↓↓↓

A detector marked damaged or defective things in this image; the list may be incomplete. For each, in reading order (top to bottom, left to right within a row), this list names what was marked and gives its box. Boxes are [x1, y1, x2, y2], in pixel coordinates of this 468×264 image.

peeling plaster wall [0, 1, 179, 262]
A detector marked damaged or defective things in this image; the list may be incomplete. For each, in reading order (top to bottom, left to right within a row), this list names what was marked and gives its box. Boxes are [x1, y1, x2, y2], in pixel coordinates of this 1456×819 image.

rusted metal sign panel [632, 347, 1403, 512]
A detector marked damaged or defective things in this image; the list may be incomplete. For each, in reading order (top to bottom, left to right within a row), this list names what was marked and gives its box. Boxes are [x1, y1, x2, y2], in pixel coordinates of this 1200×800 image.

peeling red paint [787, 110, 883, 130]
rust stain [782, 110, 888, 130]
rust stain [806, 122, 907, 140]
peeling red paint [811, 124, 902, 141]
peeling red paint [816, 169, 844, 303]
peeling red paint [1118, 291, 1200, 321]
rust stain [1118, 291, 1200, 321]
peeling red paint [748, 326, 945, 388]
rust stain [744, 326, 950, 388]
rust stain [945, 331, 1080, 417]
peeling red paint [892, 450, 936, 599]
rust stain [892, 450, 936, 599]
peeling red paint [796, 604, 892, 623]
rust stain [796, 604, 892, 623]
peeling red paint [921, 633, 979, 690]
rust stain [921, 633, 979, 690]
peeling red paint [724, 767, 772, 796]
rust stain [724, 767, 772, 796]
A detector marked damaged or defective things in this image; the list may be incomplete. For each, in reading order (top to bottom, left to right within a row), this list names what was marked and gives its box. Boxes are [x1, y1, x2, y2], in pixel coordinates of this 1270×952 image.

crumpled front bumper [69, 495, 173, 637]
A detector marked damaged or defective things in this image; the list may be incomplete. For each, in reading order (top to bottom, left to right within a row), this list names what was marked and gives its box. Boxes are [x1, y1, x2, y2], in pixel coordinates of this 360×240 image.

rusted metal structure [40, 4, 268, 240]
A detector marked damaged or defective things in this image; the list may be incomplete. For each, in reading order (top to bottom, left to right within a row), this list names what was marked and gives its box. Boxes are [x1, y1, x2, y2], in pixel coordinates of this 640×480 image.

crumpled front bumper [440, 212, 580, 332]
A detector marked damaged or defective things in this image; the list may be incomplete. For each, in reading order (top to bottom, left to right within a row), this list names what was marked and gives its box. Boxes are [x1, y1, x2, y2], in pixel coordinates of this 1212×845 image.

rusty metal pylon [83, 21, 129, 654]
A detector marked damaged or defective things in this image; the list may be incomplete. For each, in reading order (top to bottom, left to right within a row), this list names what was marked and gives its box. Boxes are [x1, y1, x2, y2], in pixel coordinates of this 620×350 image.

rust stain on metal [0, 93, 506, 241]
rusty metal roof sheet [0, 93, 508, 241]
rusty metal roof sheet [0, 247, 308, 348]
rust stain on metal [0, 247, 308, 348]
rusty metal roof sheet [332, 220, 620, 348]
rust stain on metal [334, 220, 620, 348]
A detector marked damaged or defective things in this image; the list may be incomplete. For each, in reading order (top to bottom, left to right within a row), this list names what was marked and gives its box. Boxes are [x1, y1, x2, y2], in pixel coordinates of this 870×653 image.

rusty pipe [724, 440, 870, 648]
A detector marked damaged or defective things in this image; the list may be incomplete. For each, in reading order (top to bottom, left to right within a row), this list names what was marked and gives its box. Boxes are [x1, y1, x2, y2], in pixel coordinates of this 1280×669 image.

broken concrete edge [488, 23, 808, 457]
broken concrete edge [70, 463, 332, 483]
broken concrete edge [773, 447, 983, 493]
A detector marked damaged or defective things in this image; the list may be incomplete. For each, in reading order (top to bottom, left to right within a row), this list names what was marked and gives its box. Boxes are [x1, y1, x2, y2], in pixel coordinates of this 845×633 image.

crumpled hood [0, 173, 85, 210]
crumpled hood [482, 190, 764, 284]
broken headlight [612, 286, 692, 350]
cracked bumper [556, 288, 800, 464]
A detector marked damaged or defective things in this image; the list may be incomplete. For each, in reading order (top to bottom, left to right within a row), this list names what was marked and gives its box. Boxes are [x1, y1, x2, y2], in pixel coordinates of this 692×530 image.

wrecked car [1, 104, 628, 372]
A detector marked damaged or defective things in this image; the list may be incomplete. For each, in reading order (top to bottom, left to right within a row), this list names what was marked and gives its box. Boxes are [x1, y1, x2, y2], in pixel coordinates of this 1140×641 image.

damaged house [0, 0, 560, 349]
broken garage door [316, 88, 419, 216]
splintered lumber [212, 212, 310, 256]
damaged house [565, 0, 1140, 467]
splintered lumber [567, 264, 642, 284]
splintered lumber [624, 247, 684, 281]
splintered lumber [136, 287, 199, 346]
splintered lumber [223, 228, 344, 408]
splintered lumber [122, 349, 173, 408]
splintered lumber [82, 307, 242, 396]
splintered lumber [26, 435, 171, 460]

↑↑↑

TASK INSTRUCTIONS: Copy out every line word for word, from the line containing "this 1200×800 image." down to the line containing "crumpled front bumper [440, 212, 580, 332]", including both of those lines.

WRITTEN RESPONSE:
A detector marked damaged or defective things in this image; the list may be incomplete. For each, in reading order (top to bottom, left to right within a row), this list names what was marked and gives its box. Boxes are [x1, y1, x2, y2], in pixel coordinates of this 1200×800 image.

peeling red paint [787, 110, 883, 130]
rust stain [782, 110, 888, 130]
rust stain [806, 122, 907, 140]
peeling red paint [811, 124, 902, 141]
peeling red paint [816, 169, 844, 303]
peeling red paint [1118, 291, 1200, 321]
rust stain [1118, 291, 1200, 321]
peeling red paint [748, 326, 945, 388]
rust stain [744, 326, 950, 388]
rust stain [945, 331, 1080, 417]
peeling red paint [892, 450, 936, 599]
rust stain [892, 450, 936, 599]
peeling red paint [796, 604, 892, 623]
rust stain [796, 604, 892, 623]
peeling red paint [921, 633, 979, 690]
rust stain [921, 633, 979, 690]
peeling red paint [724, 767, 772, 796]
rust stain [724, 767, 772, 796]
A detector marked damaged or defective things in this image; the list may be incomplete. For each, in reading order (top to bottom, left to right within a row), this list names what was marked and gives its box. Boxes are [x1, y1, x2, y2], in pixel coordinates of this 1270×952 image.

crumpled front bumper [69, 495, 173, 637]
A detector marked damaged or defective things in this image; the list may be incomplete. For each, in reading order (top to bottom, left to right within a row), this list names what was marked and gives its box. Boxes are [x1, y1, x2, y2], in pixel coordinates of this 360×240 image.

rusted metal structure [40, 4, 268, 240]
A detector marked damaged or defective things in this image; the list may be incomplete. For each, in reading order (top to bottom, left to right within a row), this list names what was marked and gives its box. Boxes are [x1, y1, x2, y2], in pixel coordinates of this 640×480 image.

crumpled front bumper [440, 212, 580, 332]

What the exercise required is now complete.